Until a year and a half or so ago, this area along the 60 Freeway -- Rowland Heights, Hacienda Heights, Industry -- was known primarily as a bedroom community for immigrants from Taiwan and Hong Kong, and as a second Chinese food capital behind much-celebrated Monterey Park and San Gabriel. The residents spent their off-hours helping the kids with homework, not imbibing at watering holes. But all that is beginning to change.

For the first time, the Los Angeles area has a concentration of stylish clubs and pubs where Mandarin is the principal language. Though it’s just in its infancy, it is drawing a good local crowd as well as out-of-town celebrities -- namely, Taiwanese actors and pop singers. But that doesn’t mean the scene is completely closed to non-Asian barhoppers: They’re more likely than not to find new friends here.

> [JOB A]: Transcribe the whole passage about the Mandarin-speaking clubs and pubs along the 60 Freeway.

> [THE RECORDS]:
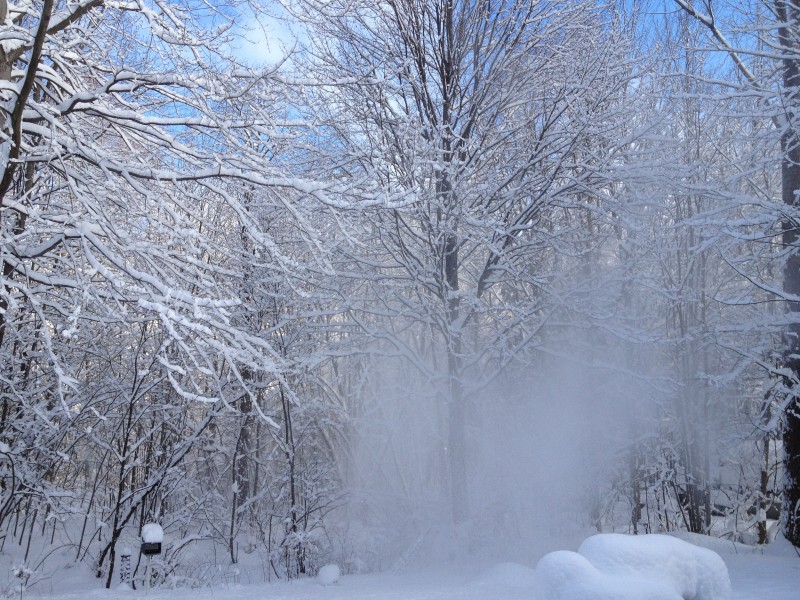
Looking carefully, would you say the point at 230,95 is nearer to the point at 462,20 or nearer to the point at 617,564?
the point at 617,564

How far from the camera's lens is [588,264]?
34.8 feet

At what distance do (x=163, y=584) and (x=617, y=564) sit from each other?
5628mm

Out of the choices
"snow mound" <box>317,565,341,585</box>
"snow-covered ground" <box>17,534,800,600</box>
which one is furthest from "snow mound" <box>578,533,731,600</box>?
"snow mound" <box>317,565,341,585</box>

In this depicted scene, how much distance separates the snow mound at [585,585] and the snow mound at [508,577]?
2.63 metres

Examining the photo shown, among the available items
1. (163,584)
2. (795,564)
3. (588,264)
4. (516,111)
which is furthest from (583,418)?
(163,584)

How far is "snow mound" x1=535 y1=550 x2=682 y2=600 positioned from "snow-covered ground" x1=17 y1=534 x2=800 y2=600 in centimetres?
204

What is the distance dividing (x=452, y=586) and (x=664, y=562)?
3074mm

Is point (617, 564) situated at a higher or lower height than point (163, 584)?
higher

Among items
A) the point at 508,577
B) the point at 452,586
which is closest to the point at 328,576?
the point at 452,586

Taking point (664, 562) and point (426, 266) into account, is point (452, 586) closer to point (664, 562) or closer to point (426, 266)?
point (664, 562)

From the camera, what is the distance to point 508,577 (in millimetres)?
6418

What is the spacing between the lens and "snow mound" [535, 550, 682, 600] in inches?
138

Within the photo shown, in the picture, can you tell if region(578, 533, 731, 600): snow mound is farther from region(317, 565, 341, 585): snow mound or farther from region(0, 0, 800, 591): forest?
region(317, 565, 341, 585): snow mound

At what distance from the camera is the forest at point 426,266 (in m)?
5.29
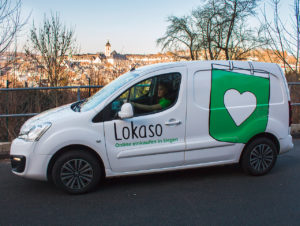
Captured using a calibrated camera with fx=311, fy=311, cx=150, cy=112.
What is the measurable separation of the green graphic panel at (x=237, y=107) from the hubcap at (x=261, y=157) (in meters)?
0.26

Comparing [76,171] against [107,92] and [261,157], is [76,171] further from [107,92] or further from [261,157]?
[261,157]

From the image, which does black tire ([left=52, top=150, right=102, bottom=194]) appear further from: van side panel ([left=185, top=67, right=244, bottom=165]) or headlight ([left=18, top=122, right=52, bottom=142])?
van side panel ([left=185, top=67, right=244, bottom=165])

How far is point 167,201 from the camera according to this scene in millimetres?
4043

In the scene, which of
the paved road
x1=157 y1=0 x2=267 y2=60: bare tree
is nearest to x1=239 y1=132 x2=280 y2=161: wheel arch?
the paved road

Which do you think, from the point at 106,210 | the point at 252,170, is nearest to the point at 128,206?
the point at 106,210

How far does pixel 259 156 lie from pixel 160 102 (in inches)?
73.4

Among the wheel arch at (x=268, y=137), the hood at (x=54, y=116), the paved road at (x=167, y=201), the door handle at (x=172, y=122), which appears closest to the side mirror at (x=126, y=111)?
the door handle at (x=172, y=122)

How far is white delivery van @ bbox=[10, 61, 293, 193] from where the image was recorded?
4219 mm

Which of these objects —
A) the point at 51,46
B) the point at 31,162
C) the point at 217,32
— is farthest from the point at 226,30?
the point at 31,162

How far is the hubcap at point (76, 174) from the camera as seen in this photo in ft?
13.9

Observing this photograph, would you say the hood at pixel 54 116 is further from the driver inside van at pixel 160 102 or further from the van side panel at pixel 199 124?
the van side panel at pixel 199 124

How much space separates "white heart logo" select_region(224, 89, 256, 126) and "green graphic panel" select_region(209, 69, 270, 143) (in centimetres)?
2

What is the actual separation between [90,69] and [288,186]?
23.3ft

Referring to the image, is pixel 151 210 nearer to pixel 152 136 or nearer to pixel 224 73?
pixel 152 136
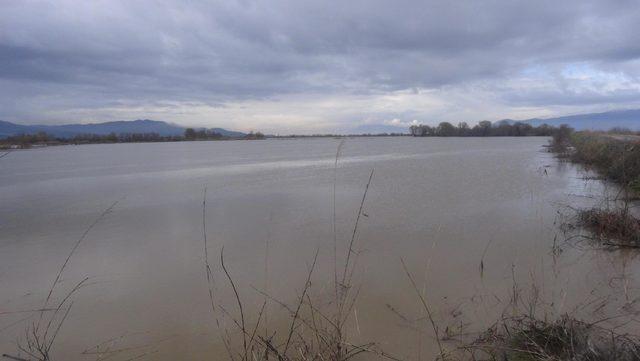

> [JOB B]: Restate word for word the listing from the line with "Which of these objects —" through the end of the listing, including both ends, and leave the pictures out.

> [EXPECTED ANSWER A]:
Until a year and a half or so ago, this area along the 60 Freeway -- Rowland Heights, Hacienda Heights, Industry -- was known primarily as a bedroom community for immigrants from Taiwan and Hong Kong, and as a second Chinese food capital behind much-celebrated Monterey Park and San Gabriel. The residents spent their off-hours helping the kids with homework, not imbibing at watering holes. But all that is beginning to change.

For the first time, the Los Angeles area has a concentration of stylish clubs and pubs where Mandarin is the principal language. Though it’s just in its infancy, it is drawing a good local crowd as well as out-of-town celebrities -- namely, Taiwanese actors and pop singers. But that doesn’t mean the scene is completely closed to non-Asian barhoppers: They’re more likely than not to find new friends here.

> [EXPECTED ANSWER B]:
Which of these objects —
A) the point at 51,46
B) the point at 31,162
C) the point at 217,32
— is farthest from the point at 226,30?
the point at 31,162

How far is the hubcap at point (76, 174) from the camera as seen in this photo in ft?
13.9

Observing this photograph, would you say the hood at pixel 54 116 is further from the driver inside van at pixel 160 102 or further from the van side panel at pixel 199 124?
the van side panel at pixel 199 124

How much space separates "white heart logo" select_region(224, 89, 256, 126) and "green graphic panel" select_region(209, 69, 270, 143) (in centimetres)?
2

What is the actual separation between [90,69] and [288,186]?
23.3ft

Referring to the image, is pixel 151 210 nearer to pixel 152 136 or nearer to pixel 224 73?
pixel 152 136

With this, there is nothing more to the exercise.